» Stored data:
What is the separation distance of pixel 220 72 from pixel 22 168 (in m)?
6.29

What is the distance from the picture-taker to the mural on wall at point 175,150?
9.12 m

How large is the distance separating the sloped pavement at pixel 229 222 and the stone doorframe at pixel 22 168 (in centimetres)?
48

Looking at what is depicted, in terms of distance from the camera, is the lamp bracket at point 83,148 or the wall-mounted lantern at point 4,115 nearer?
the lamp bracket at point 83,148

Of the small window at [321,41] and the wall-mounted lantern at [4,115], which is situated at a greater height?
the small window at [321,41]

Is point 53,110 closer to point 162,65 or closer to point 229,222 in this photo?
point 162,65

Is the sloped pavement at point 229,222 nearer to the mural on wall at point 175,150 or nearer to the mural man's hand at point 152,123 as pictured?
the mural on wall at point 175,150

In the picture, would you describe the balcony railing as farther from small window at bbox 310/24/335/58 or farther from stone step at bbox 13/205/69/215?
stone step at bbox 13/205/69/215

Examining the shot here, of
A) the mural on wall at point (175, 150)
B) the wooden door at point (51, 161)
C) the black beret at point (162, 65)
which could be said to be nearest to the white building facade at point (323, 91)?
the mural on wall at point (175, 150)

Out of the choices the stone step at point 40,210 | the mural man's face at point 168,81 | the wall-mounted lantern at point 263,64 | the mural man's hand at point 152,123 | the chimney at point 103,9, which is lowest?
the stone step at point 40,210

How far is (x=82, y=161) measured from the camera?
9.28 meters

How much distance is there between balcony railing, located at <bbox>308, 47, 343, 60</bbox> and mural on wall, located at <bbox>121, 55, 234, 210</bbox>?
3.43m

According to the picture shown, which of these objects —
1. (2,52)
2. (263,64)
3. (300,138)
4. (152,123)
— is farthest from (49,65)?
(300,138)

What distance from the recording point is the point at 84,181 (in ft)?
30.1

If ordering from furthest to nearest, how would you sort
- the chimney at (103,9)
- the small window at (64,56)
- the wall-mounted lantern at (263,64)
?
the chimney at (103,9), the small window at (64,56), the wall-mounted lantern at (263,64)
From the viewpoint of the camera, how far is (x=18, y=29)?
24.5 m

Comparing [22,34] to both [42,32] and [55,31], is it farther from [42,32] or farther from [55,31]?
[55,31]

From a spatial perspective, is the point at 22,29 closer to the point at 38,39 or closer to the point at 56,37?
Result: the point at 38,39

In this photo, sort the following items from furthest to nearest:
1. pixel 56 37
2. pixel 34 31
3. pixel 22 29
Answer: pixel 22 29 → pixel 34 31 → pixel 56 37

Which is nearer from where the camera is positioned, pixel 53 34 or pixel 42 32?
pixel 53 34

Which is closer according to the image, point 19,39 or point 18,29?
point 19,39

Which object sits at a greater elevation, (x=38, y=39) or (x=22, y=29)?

» Exercise brief: Can you reproduce the rows from the line containing "In this photo, sort" through the last row, swapping "furthest" for "farthest" and leaving everything else as it stands?

» Result:
In this photo, sort the following items from farthest to nearest:
1. pixel 56 37
2. pixel 34 31
3. pixel 22 29
Answer: pixel 22 29 → pixel 34 31 → pixel 56 37

Which is nearer from where the camera is positioned, pixel 53 34 or pixel 42 32?
pixel 53 34

Which is closer according to the image, point 19,39 or point 18,29?
point 19,39

Which object sits at a greater elevation, (x=38, y=39) or (x=22, y=29)?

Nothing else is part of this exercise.